To do - Transcribe the entries word for word, starting at the line that contains "How great a" and continuing through the final line of the entries.

Input data -
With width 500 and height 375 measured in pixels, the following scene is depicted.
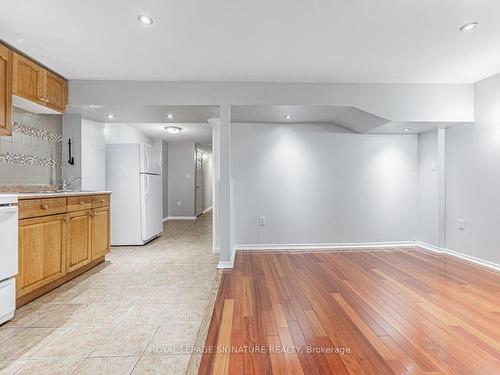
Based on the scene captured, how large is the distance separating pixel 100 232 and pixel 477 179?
15.8 ft

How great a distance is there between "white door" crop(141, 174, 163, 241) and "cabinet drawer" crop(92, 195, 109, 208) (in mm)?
909

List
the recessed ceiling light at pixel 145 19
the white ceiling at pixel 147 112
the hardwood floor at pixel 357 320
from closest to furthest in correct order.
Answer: the hardwood floor at pixel 357 320 < the recessed ceiling light at pixel 145 19 < the white ceiling at pixel 147 112

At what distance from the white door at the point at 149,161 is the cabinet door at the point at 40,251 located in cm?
198

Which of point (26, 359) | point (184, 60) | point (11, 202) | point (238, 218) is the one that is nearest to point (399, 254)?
point (238, 218)

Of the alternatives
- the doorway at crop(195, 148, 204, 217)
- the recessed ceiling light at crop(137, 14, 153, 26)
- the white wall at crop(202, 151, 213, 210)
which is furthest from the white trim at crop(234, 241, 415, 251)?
the white wall at crop(202, 151, 213, 210)

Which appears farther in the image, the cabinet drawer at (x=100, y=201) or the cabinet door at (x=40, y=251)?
the cabinet drawer at (x=100, y=201)

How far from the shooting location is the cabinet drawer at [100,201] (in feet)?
10.6

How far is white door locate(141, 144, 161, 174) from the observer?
4492mm

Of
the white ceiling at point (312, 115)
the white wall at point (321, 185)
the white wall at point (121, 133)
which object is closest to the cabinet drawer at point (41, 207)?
the white ceiling at point (312, 115)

Correct answer -
How great a distance is there between "white door" crop(141, 174, 163, 241) and "cabinet drawer" crop(92, 195, 109, 208) (in mm)?
909

List
the recessed ceiling light at pixel 145 19
the white ceiling at pixel 147 112
the hardwood floor at pixel 357 320
from closest to furthest in correct order.
Answer: the hardwood floor at pixel 357 320 < the recessed ceiling light at pixel 145 19 < the white ceiling at pixel 147 112

At what distance from the white door at the point at 149,161 is the cabinet door at the point at 40,251 located in cm?
198

Which of point (26, 359) | point (184, 60) | point (11, 202) | point (238, 218) is the one that is nearest to point (399, 254)?
point (238, 218)

Of the alternatives
- the doorway at crop(195, 148, 204, 217)
- the recessed ceiling light at crop(137, 14, 153, 26)
- the white wall at crop(202, 151, 213, 210)
which is furthest from the white trim at crop(234, 241, 415, 251)?
the white wall at crop(202, 151, 213, 210)

Which appears farther in the image, the cabinet drawer at (x=100, y=201) or the cabinet door at (x=40, y=251)?
the cabinet drawer at (x=100, y=201)

How far from the shooting location is the cabinet drawer at [100,201] (in feet)?
10.6

How far is white door locate(141, 144, 161, 174) from the observer?
4492mm

Of
the white ceiling at point (312, 115)
the white wall at point (321, 185)
the white wall at point (121, 133)
which object is closest to the cabinet drawer at point (41, 207)?
the white ceiling at point (312, 115)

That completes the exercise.